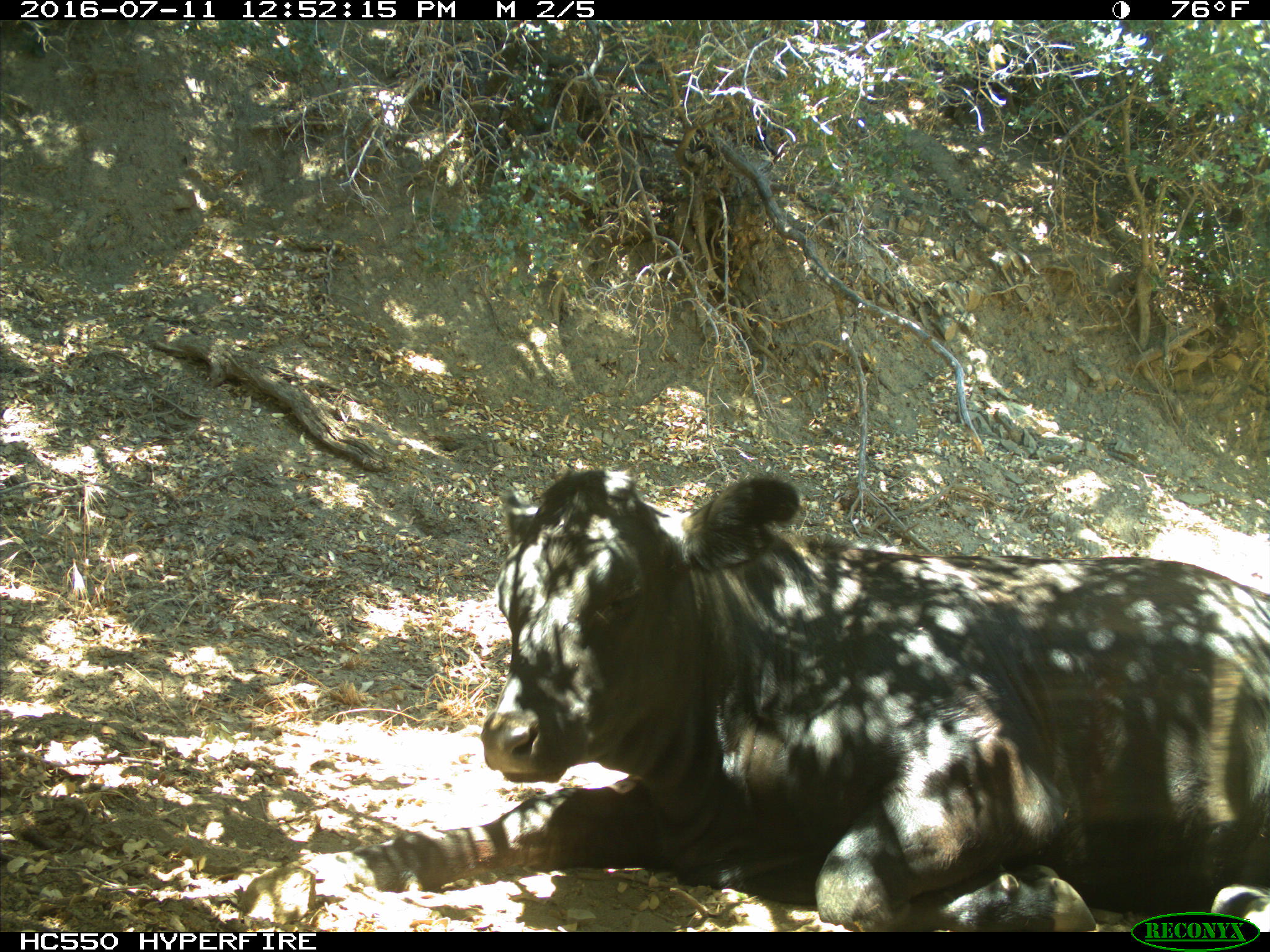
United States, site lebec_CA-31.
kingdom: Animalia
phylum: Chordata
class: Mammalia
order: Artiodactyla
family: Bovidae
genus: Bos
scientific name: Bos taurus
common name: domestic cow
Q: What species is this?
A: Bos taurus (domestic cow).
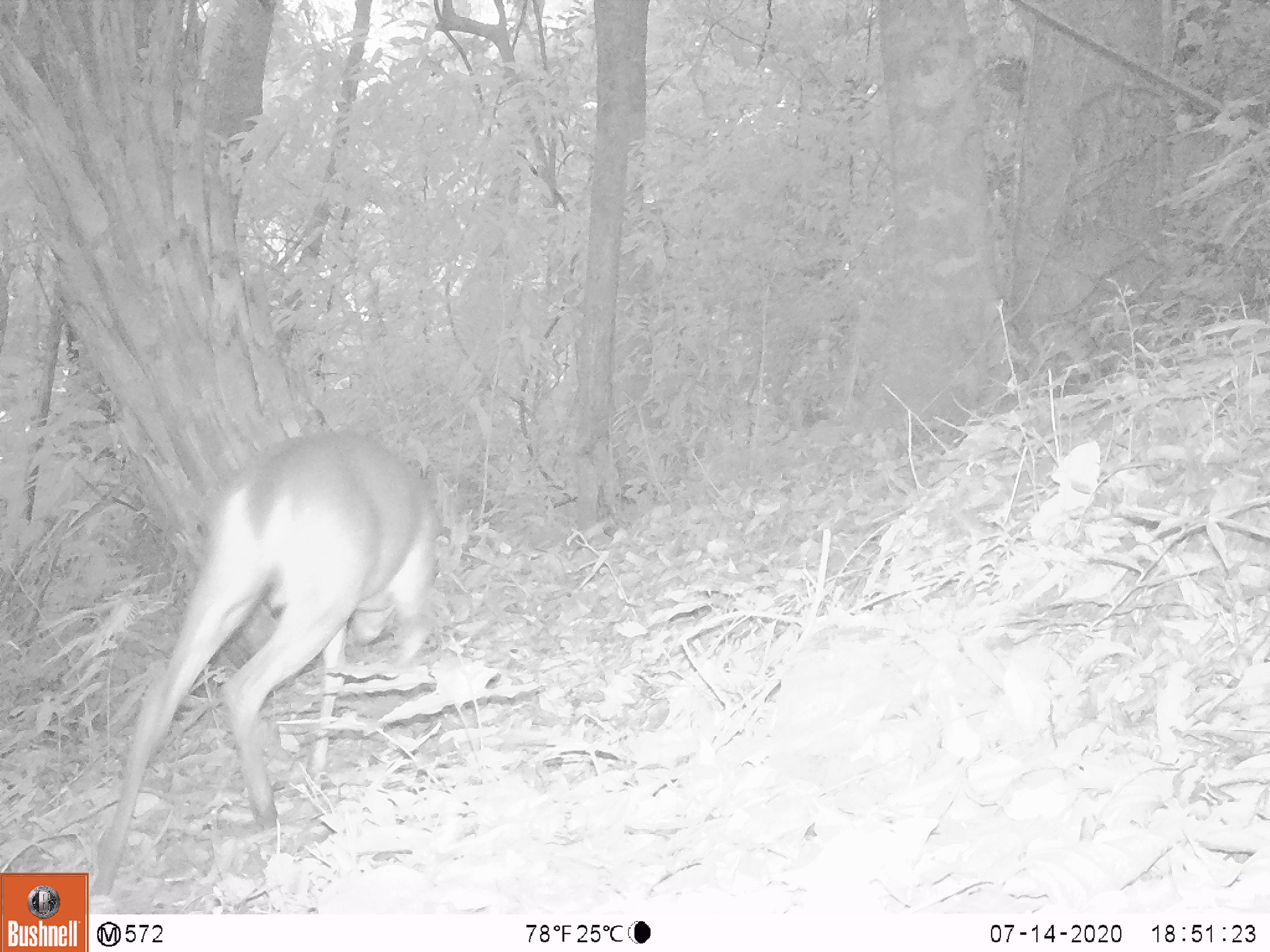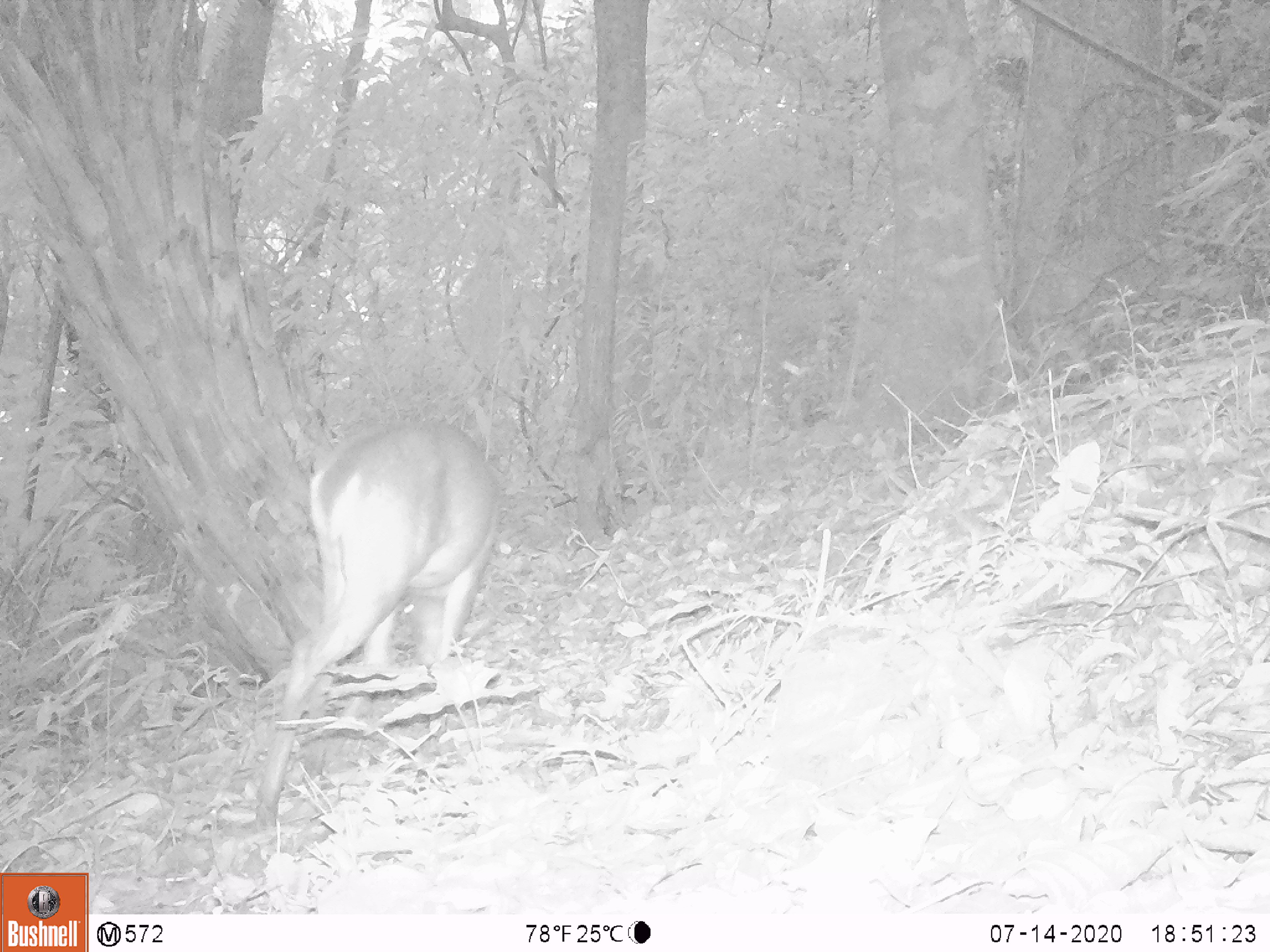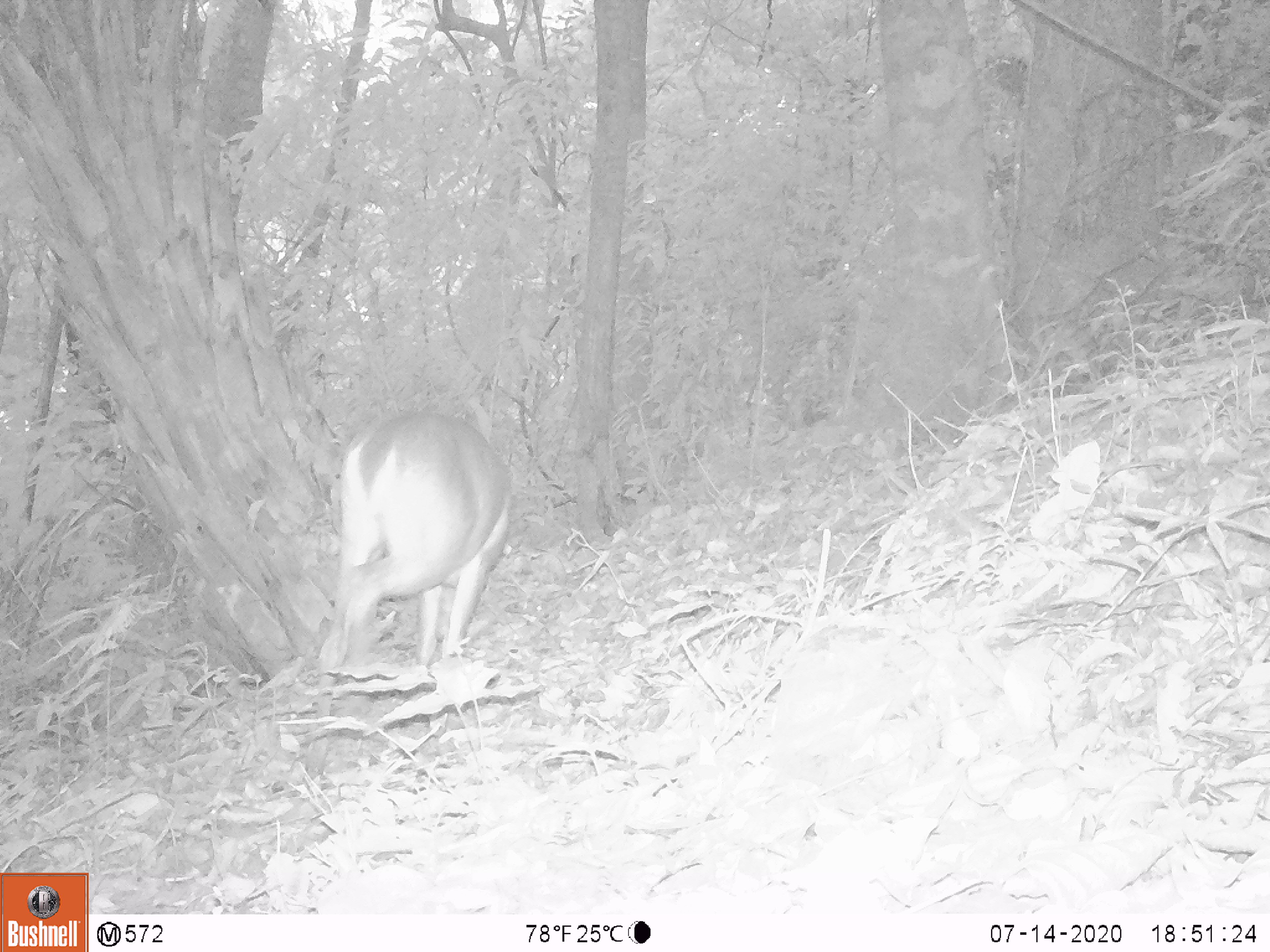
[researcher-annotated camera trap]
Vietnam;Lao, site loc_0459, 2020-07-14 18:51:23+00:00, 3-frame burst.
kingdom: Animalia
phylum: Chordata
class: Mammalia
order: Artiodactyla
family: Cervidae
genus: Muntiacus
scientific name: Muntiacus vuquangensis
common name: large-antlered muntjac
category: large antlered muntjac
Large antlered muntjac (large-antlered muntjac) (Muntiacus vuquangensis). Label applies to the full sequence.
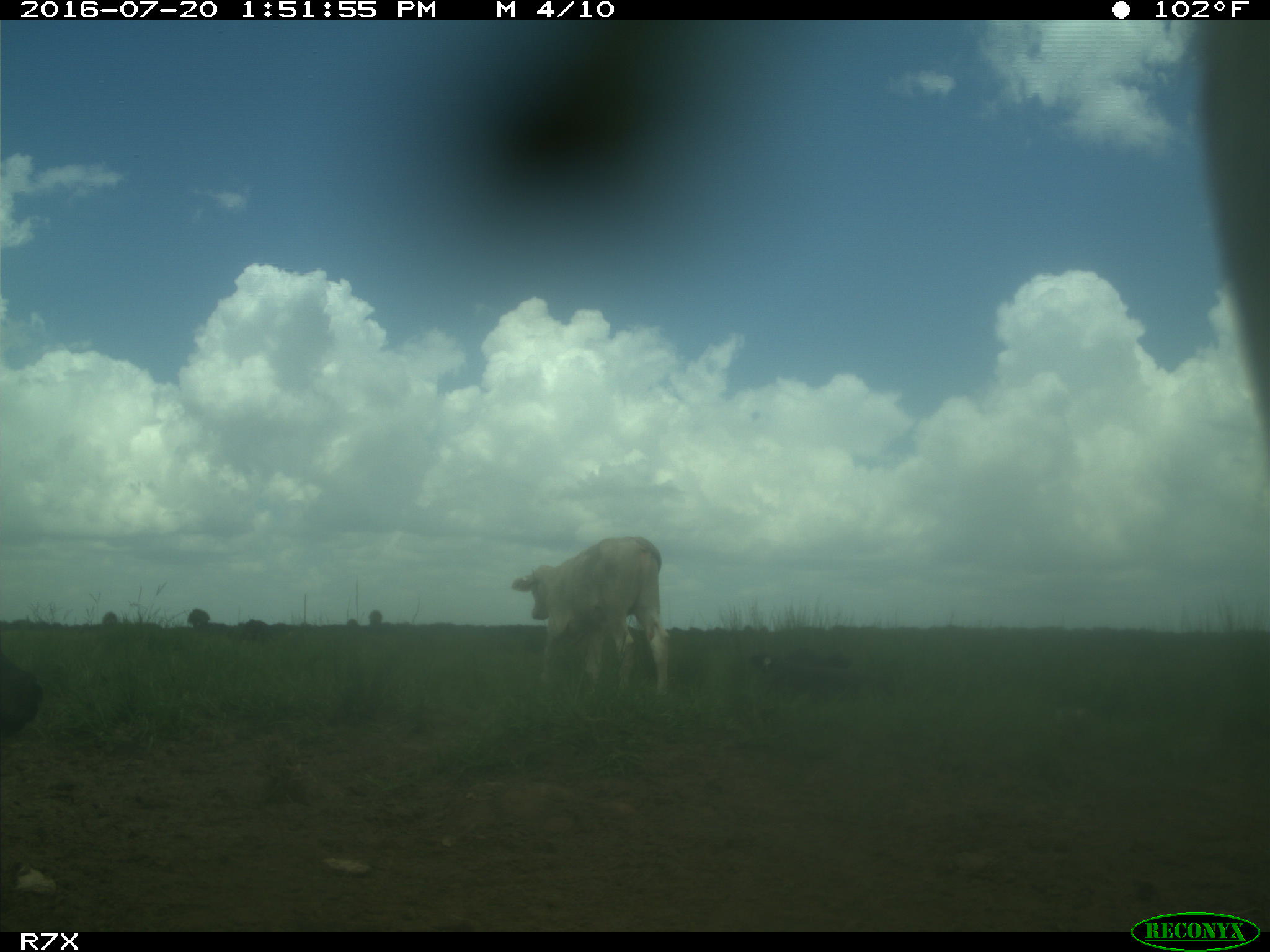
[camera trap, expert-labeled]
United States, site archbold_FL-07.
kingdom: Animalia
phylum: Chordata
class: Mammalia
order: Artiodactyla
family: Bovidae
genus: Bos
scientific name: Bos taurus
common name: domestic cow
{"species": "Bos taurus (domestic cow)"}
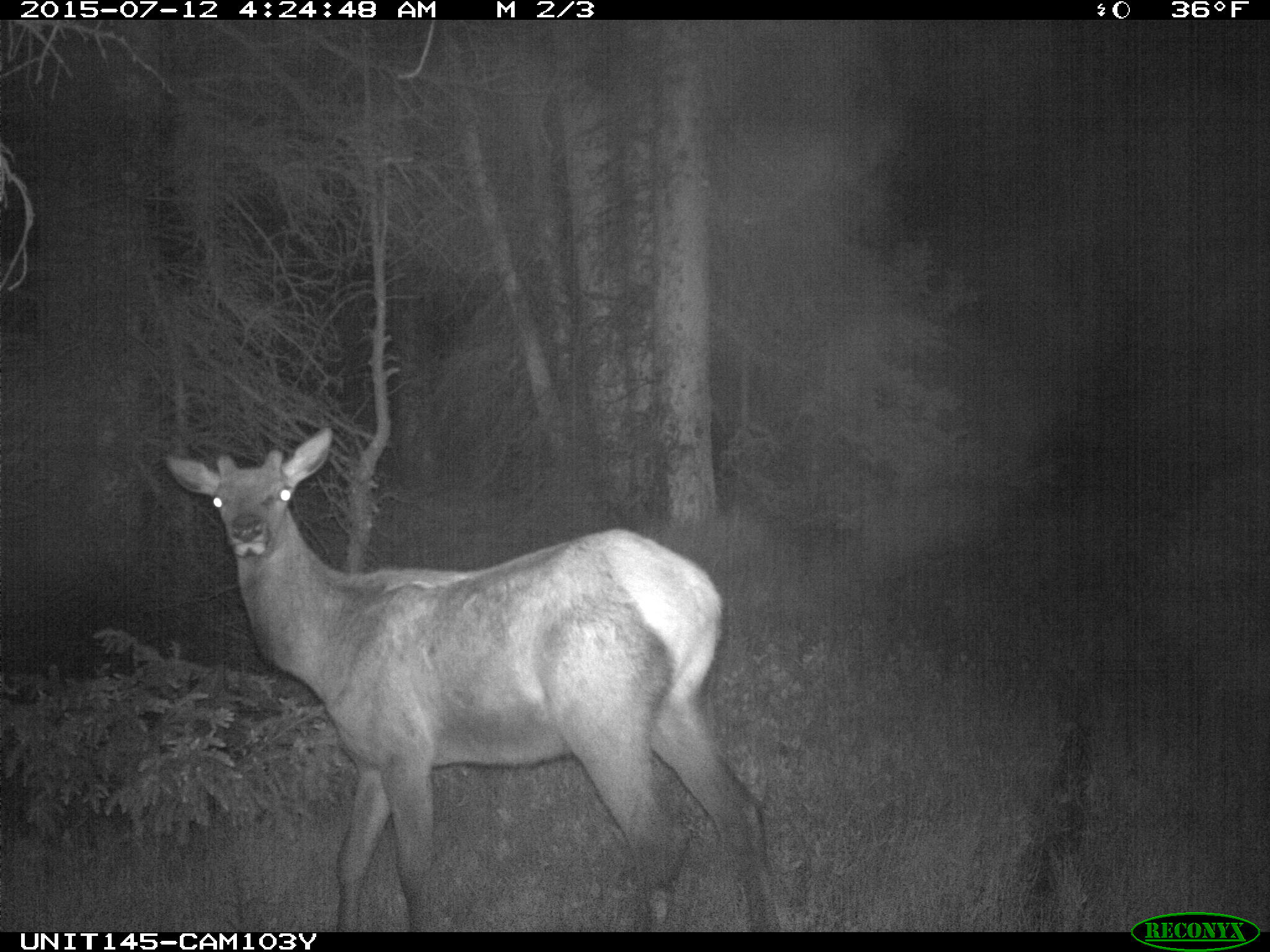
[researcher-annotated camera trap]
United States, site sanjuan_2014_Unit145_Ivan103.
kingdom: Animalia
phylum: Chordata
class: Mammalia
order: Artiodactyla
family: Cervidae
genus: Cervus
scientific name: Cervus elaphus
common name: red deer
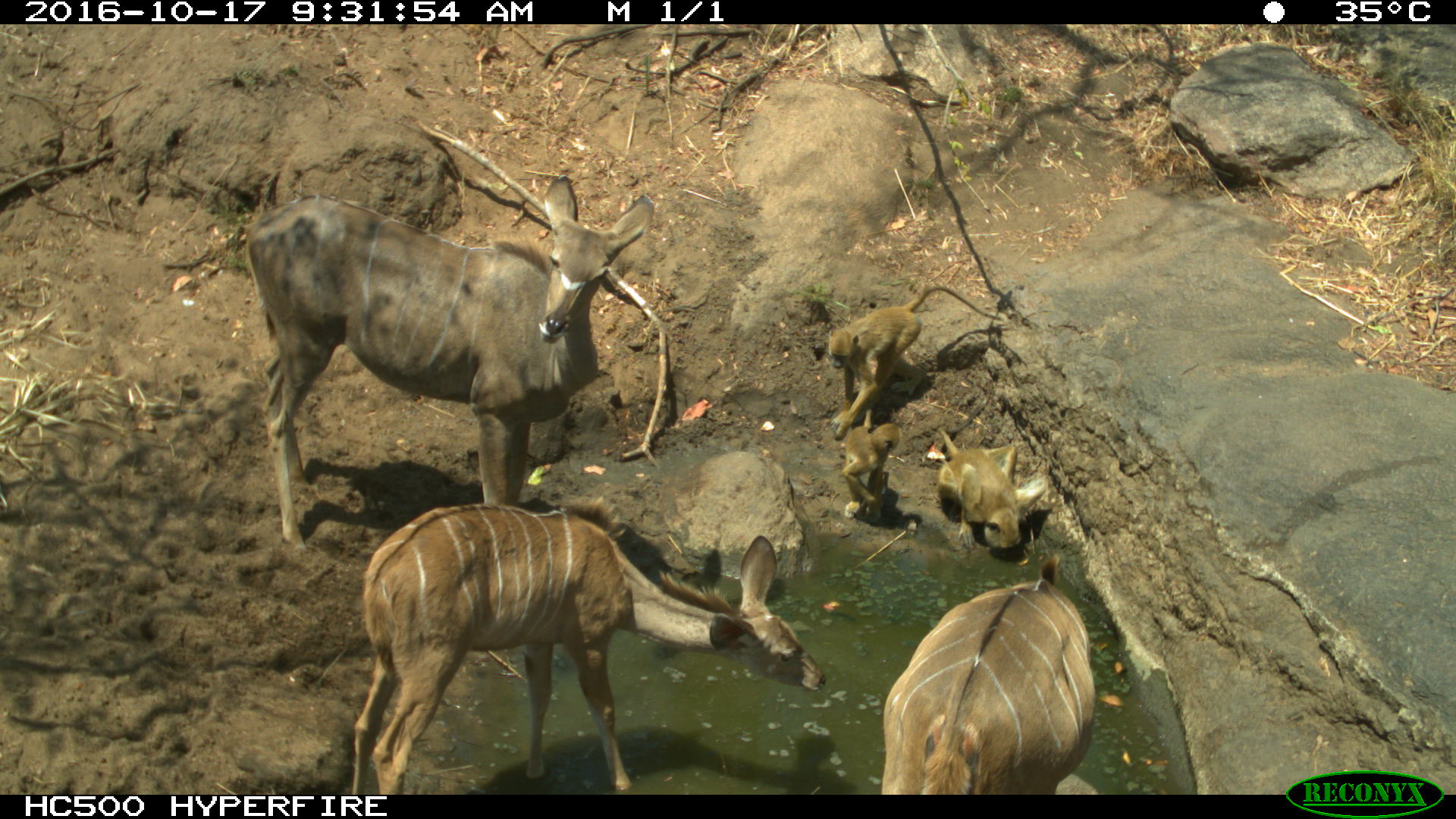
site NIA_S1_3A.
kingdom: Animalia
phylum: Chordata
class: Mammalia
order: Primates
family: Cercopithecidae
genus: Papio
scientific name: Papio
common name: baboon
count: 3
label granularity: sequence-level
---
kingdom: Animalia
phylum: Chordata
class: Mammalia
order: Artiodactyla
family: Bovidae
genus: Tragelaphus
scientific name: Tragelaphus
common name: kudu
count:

Work task:
Repeat each line of the listing word for word, from the first through the line that contains "common name: large-antlered muntjac". Any picture stays out.

Answer to the problem:
United States, site lebec_CA-31.
kingdom: Animalia
phylum: Chordata
class: Mammalia
order: Artiodactyla
family: Bovidae
genus: Bos
scientific name: Bos taurus
common name: domestic cow
Q: What species is this?
A: Bos taurus (domestic cow).
[researcher-annotated camera trap]
Vietnam;Lao, site loc_0459, 2020-07-14 18:51:23+00:00, 3-frame burst.
kingdom: Animalia
phylum: Chordata
class: Mammalia
order: Artiodactyla
family: Cervidae
genus: Muntiacus
scientific name: Muntiacus vuquangensis
common name: large-antlered muntjac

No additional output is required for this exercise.